A Post-mortem Analysis
Giving handouts to Africa remains one of the biggest ideas of our time — millions march for it, governments are judged by it, celebrities proselytize the need for it. Whenever funds are doled out, press conferences are held and kumbaya moments invoked. What is not ever sufficiently articulated is that development aid has, in some cases, done more harm than good to Africa.
“For every dollar of foreign aid given to the governments of developing nations for health, the governments decreased their own health spending by 43 cents to $1.14, the University of Washington’s Institute for Health Metrics and Evaluation found in a 2010 study. According to the institute’s updated estimates, Uganda put 57 cents less of its own money toward health for each foreign aid dollar it collected.”

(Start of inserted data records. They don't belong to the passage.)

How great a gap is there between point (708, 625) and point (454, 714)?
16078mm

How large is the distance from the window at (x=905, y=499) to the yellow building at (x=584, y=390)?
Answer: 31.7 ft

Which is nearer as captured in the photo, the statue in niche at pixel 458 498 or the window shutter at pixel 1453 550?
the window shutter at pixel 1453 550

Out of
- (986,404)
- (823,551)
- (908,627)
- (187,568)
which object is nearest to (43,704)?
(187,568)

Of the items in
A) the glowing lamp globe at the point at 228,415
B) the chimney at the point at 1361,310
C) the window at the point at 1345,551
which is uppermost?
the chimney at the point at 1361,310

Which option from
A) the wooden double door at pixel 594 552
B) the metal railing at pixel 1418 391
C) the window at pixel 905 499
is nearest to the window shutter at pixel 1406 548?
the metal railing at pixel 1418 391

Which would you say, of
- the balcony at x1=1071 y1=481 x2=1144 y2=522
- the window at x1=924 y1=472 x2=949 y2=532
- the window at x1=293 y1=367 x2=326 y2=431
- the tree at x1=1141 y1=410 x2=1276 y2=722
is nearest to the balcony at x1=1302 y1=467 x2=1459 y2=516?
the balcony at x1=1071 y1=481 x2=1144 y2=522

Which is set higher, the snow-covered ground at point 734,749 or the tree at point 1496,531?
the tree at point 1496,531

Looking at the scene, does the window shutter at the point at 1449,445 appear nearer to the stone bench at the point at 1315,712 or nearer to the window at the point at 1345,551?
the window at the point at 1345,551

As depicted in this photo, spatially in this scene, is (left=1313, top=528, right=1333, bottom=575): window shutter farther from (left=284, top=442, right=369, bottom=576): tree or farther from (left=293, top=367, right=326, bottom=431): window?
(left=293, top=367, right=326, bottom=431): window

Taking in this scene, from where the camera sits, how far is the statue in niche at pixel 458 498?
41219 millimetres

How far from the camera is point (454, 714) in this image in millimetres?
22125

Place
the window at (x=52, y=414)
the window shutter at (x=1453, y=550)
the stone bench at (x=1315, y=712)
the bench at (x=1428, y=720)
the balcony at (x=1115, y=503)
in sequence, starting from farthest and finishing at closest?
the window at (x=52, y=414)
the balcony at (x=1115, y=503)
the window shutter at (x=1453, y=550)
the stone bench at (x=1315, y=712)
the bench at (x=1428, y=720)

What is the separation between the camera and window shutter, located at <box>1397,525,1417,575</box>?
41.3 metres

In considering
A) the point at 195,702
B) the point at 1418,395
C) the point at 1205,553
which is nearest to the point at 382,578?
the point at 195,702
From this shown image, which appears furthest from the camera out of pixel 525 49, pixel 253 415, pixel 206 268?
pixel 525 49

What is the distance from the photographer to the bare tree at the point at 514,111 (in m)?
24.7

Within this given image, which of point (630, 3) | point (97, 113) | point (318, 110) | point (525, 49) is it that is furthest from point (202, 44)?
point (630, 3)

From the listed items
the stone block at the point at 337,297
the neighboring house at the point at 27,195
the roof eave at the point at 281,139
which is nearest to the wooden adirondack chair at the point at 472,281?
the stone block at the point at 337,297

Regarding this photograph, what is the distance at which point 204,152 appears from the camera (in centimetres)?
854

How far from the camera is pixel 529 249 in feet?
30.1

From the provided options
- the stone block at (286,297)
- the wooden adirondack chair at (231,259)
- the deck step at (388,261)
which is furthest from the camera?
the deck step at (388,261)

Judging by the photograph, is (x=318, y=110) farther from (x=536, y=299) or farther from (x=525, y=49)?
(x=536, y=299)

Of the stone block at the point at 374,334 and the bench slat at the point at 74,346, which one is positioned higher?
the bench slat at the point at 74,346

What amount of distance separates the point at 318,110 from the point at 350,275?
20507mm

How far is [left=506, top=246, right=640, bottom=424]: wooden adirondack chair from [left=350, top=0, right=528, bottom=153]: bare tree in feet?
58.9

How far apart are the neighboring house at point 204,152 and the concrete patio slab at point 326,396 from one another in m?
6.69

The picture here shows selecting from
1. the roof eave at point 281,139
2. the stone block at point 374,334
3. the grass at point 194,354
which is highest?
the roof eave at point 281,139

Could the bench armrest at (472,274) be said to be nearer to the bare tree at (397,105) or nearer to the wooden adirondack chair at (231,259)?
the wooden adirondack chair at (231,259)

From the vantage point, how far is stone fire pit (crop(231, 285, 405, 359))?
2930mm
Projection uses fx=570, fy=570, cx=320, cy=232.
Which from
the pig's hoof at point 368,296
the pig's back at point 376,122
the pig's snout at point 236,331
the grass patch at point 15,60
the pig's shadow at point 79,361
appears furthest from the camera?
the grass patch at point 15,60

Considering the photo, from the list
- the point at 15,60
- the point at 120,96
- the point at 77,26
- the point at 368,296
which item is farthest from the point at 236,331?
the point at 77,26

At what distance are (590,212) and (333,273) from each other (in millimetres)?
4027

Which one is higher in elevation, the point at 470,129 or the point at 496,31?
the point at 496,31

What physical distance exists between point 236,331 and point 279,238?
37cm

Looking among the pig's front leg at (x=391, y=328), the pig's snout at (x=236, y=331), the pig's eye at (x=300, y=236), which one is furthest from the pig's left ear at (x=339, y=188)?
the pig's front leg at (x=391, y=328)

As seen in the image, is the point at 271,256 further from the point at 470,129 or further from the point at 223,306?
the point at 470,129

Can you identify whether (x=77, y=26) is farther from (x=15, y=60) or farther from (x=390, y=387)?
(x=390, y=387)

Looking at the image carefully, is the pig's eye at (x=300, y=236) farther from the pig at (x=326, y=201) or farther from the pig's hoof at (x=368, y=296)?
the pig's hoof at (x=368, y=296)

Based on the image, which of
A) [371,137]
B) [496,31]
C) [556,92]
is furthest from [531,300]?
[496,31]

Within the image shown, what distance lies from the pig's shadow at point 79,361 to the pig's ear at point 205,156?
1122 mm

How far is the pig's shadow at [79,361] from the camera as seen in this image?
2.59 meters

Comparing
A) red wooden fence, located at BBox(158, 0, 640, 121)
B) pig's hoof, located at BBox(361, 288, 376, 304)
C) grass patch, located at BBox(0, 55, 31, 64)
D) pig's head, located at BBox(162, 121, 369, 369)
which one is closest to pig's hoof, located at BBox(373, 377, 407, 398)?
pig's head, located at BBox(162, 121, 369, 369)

In the history of mankind, no country has ever developed by depending on foreign aid. Dambisa Moyo, whose book Dead Aid I plowed through in January 2011, opines that Africa needs to be gradually weaned off development aid and the spigots finally shut off and African governments left to their own devices. Previously a lone dissenting voice, Ms Moyo is garnering a rapidly increasing roster of supporters willing to toll the death knell for foreign aid. More are jumping onto this bandwagon.
What should Uganda do to avert its maternal mortality crisis? Here is a list of suggestions from Ms. Magazine, a blog that prides itself in its ‘fearless feminist’ reporting. Emphasis needs to be placed on adequate remuneration for doctors and other healthcare workers. For a long time, it has been expected that health care workers should toil and serve with their morality’s engines powered by altruism, humanism and nationalism alone. That hasn’t worked. This may be anathema to donors but it needs to be put out there that health care workers with a ‘sufficiently oiled’ vested interest in Uganda are the key to preventing Uganda’s slide into healthcare Armageddon. With that in place, we will probably be seeing the last of the hemorrhage caused by maladies such as absenteeism, presenteeism, healthcare-related corruption and the brain drain. Next would be to institute an overhaul of Uganda’s healthcare system starting with the management of training of healthcare workers being returned to the Ministry of Health from the clearly over-burdened Ministry of Education and Sports.